### [DIRECTIVE]
Please answer from the Hugoton Embayment text below: what do the shallow-shelf carbonates of the Hugoton-Panhandle gas trend form?

Nicholas J. Pieracacos

The Hugoton Embayment of southwestern Kansas is a large, shelf-like extension of the Anadarko Basin of Oklahoma. Shallow-shelf carbonates of the giant Hugoton-Panhandle gas trend form the largest gas producing field in North America. The Council Grove Group is a major reservoir within this trend.

Lithologies identified in core include siltstones, dolostones, mud stones, wackestones, and packstones that are developed in somewhat variable repetitive sequences of shallow subtidal shelf to peritidal sabkha depositional environments. A shallowing-upward cycle generally consists of thin transgressive marine limestones overlain by thicker progradational and aggradational subtidal-supratidal limestones, which is succeeded by nearshore siltstones and paleosols.

Petrographic analysis of carbonates from several wells indicates a complex diagenetic pattern, characterized by numerous stages of diagenetic modification and alteration. Most original textures have been destroyed, obliterated, or masked by regional diagenetic processes, which have severely altered the original fabric of most reservoir quality carbonates within the Council Grove Group. Precipitation of evaporites (anhydrite), silicification, dolomitization, secondary calcite cementation, and stylolitization have extensively altered the original depositional fabric.

### [DATASET ENTRIES]

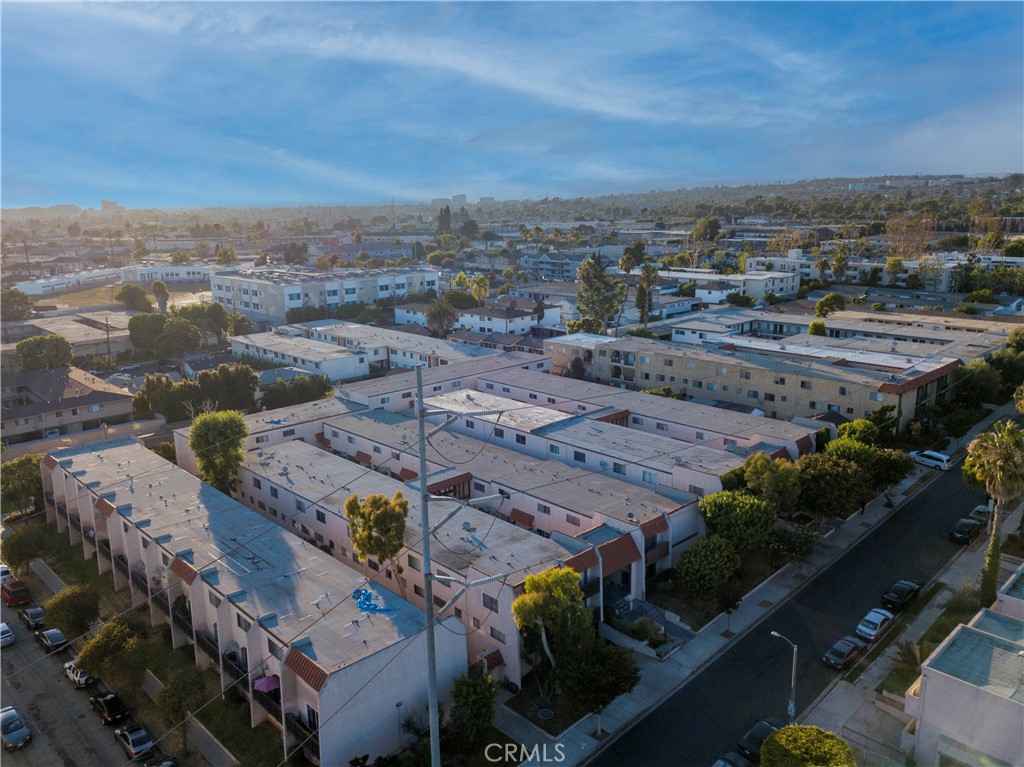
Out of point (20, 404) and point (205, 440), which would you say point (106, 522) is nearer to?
point (205, 440)

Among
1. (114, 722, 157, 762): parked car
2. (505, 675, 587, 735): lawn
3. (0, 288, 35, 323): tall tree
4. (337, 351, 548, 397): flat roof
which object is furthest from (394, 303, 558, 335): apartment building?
(114, 722, 157, 762): parked car

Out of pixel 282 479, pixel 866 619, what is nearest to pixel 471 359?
pixel 282 479

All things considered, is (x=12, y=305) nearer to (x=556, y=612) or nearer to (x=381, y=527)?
(x=381, y=527)

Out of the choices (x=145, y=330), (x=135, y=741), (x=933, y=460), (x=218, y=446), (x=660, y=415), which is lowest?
(x=135, y=741)

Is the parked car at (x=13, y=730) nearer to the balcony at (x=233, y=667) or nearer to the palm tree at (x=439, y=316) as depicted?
the balcony at (x=233, y=667)

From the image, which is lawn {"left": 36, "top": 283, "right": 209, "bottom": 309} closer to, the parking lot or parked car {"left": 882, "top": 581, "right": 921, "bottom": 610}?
the parking lot

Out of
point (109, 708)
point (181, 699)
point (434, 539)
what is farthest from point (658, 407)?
point (109, 708)
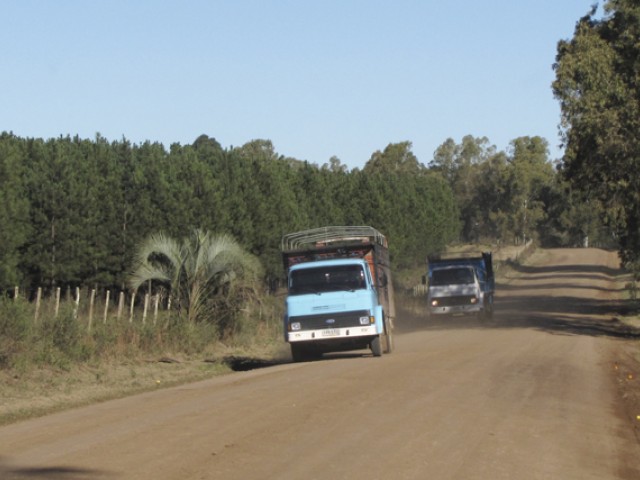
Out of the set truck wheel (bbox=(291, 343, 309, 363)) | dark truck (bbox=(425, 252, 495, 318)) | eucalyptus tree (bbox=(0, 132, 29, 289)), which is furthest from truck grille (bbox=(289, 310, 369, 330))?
dark truck (bbox=(425, 252, 495, 318))

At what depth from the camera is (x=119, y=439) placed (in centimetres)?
1102

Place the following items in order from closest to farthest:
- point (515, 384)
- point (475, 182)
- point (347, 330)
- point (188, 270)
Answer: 1. point (515, 384)
2. point (347, 330)
3. point (188, 270)
4. point (475, 182)

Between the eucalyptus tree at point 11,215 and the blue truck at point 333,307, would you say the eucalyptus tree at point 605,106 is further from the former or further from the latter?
the eucalyptus tree at point 11,215

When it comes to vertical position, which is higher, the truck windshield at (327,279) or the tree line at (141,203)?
the tree line at (141,203)

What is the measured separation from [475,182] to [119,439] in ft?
372

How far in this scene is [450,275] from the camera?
37625 millimetres

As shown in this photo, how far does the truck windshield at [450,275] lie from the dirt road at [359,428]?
15.7 meters

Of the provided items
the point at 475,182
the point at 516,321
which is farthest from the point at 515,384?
the point at 475,182

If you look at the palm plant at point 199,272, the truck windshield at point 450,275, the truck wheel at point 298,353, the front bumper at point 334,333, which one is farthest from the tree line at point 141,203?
the front bumper at point 334,333

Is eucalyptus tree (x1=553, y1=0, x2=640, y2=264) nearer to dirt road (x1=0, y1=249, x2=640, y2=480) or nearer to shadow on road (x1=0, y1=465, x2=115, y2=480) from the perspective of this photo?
dirt road (x1=0, y1=249, x2=640, y2=480)

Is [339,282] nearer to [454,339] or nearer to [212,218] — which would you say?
[454,339]

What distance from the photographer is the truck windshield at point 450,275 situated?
37469mm

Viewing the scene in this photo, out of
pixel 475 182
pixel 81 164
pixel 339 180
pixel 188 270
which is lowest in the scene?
pixel 188 270

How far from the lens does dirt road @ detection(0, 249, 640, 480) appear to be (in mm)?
9227
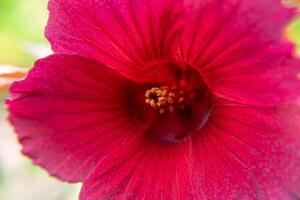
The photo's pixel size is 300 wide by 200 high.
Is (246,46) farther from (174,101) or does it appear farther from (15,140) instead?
(15,140)

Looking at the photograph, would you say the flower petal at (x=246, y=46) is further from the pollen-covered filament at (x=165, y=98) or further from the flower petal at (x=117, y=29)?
the pollen-covered filament at (x=165, y=98)

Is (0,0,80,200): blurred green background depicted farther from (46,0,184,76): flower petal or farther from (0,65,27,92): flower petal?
(46,0,184,76): flower petal

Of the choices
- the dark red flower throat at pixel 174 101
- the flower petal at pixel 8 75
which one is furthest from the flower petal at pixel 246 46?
the flower petal at pixel 8 75

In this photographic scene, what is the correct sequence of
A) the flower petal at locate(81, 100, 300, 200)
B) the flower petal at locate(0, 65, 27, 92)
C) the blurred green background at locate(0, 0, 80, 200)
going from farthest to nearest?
the blurred green background at locate(0, 0, 80, 200), the flower petal at locate(0, 65, 27, 92), the flower petal at locate(81, 100, 300, 200)

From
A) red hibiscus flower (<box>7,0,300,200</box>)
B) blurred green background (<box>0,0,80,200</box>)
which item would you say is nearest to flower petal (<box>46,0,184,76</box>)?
red hibiscus flower (<box>7,0,300,200</box>)

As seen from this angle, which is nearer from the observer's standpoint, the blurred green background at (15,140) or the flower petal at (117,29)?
the flower petal at (117,29)

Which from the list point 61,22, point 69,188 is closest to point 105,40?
point 61,22

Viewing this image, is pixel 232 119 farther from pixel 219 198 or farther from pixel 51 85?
pixel 51 85

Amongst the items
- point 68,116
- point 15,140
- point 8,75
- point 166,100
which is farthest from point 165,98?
point 15,140
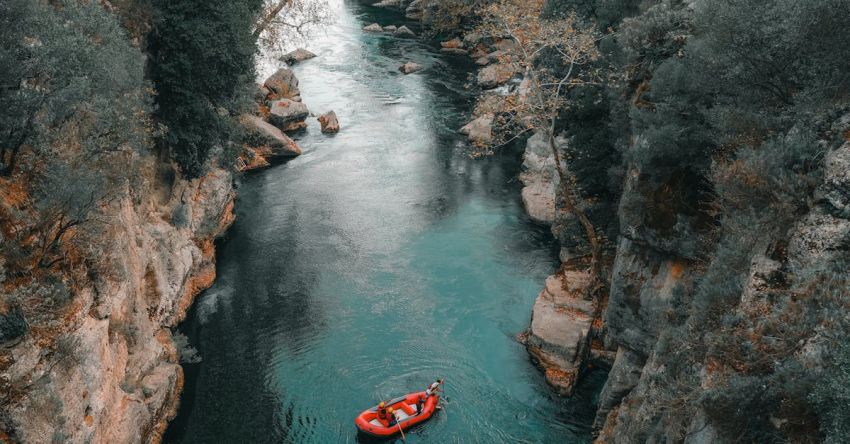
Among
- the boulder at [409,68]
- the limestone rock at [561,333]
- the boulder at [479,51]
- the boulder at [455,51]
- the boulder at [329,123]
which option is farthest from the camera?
the boulder at [455,51]

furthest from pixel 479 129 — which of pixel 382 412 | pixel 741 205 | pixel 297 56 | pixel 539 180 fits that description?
pixel 741 205

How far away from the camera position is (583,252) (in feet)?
95.2

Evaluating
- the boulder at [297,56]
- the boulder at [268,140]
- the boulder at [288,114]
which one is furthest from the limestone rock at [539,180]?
the boulder at [297,56]

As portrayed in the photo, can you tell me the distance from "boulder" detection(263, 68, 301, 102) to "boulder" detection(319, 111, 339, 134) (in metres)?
3.50

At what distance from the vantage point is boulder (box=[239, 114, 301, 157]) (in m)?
40.9

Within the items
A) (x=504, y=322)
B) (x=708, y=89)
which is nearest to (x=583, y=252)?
(x=504, y=322)

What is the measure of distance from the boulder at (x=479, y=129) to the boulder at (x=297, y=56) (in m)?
21.0

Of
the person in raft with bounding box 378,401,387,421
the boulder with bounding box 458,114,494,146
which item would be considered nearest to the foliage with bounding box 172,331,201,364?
the person in raft with bounding box 378,401,387,421

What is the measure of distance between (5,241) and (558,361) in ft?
57.8

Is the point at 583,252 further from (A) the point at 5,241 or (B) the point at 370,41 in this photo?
(B) the point at 370,41

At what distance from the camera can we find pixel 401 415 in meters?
22.2

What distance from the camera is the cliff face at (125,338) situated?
50.2 ft

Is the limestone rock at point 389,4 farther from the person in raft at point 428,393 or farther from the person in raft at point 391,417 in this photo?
the person in raft at point 391,417

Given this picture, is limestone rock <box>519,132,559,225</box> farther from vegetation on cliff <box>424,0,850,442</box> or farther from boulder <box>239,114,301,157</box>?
boulder <box>239,114,301,157</box>
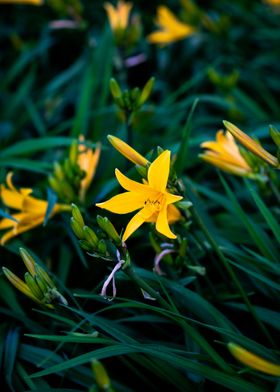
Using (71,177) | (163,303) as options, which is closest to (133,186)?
(163,303)

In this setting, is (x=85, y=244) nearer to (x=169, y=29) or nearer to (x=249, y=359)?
(x=249, y=359)

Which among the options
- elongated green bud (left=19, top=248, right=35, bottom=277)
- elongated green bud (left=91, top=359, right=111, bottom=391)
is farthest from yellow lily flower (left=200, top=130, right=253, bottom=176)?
elongated green bud (left=91, top=359, right=111, bottom=391)

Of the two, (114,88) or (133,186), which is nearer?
(133,186)

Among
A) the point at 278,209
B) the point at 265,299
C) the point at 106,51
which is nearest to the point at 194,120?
the point at 106,51

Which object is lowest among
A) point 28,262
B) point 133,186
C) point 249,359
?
point 249,359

### [THE RESULT]
The largest gas producing field in North America.